__TEXT FOR ANALYSIS__.
Start of Block

Or it could be a first-litter issue. Most first-time does have terrible luck with their kits even if they did everything right...sometimes all the kits will just die for no apparent reason.
Just rebreed Paprika tomorrow and the next litter should be better


----------



## Larsen Poultry Ranch (Jun 4, 2019)

Thanks for the reply 

Paprika's kit and all 6 of Cinnamon's kits seem to be doing ok, they were all wiggly when I checked the nest boxes after work. If I move the kit to Cinnamon's nest, should I rebreed Paprika now or wait until after summer? Is there something I should do to help Cinnamon accept the kit? Use vanilla or something strong smelling? Or will she accept it if the kit is just in the nest with her babies?

I have another doe (Pepper) that just weaned her kits last week and I was hesitating to breed her again because I didn't want her to be uncomfortable having babies in July. I was thinking of waiting until September when it should start being cooler.

End of Block

__SUPPLIED ENTRIES__.
Start of Block

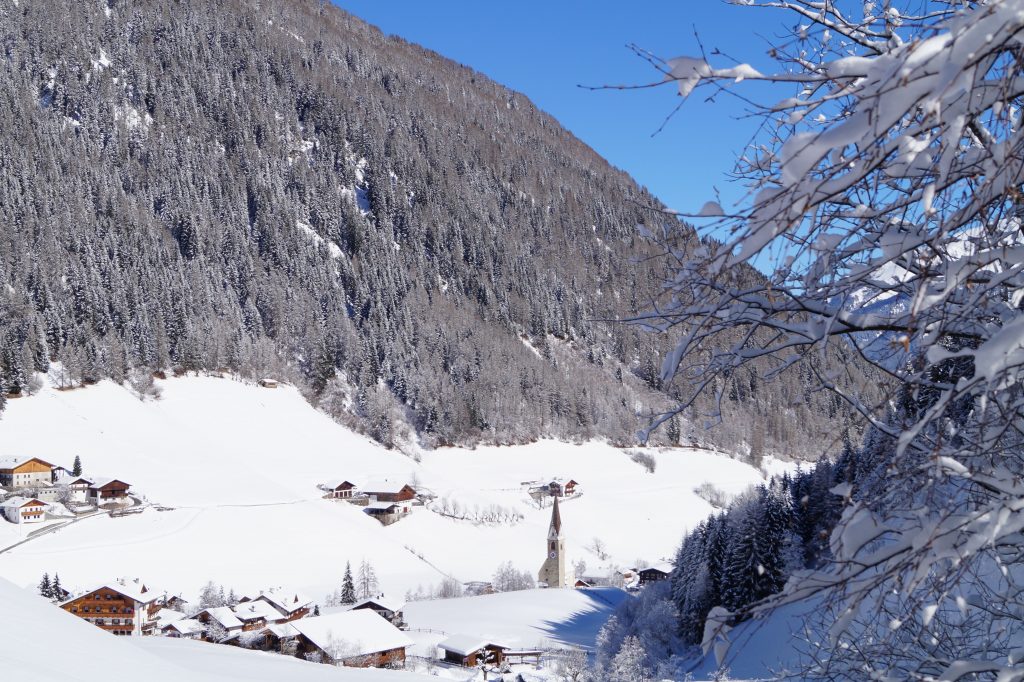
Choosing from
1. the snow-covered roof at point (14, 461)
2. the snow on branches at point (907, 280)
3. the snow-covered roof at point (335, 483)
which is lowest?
the snow on branches at point (907, 280)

End of Block

__WHAT THIS EXERCISE ASKS__.
1 - In the rabbit-breeding thread, until what month was the poster thinking of waiting before breeding Pepper again?
2 - Name every doe mentioned by name in the rabbit-breeding thread.
3 - Reproduce a passage from the rabbit-breeding thread word for word, beginning at the words "Or it could" and stopping after "no apparent reason.".

__ANSWERS FOR THE TASKS__.
1 - September

2 - Paprika, Cinnamon, Pepper

3 -
Or it could be a first-litter issue. Most first-time does have terrible luck with their kits even if they did everything right...sometimes all the kits will just die for no apparent reason.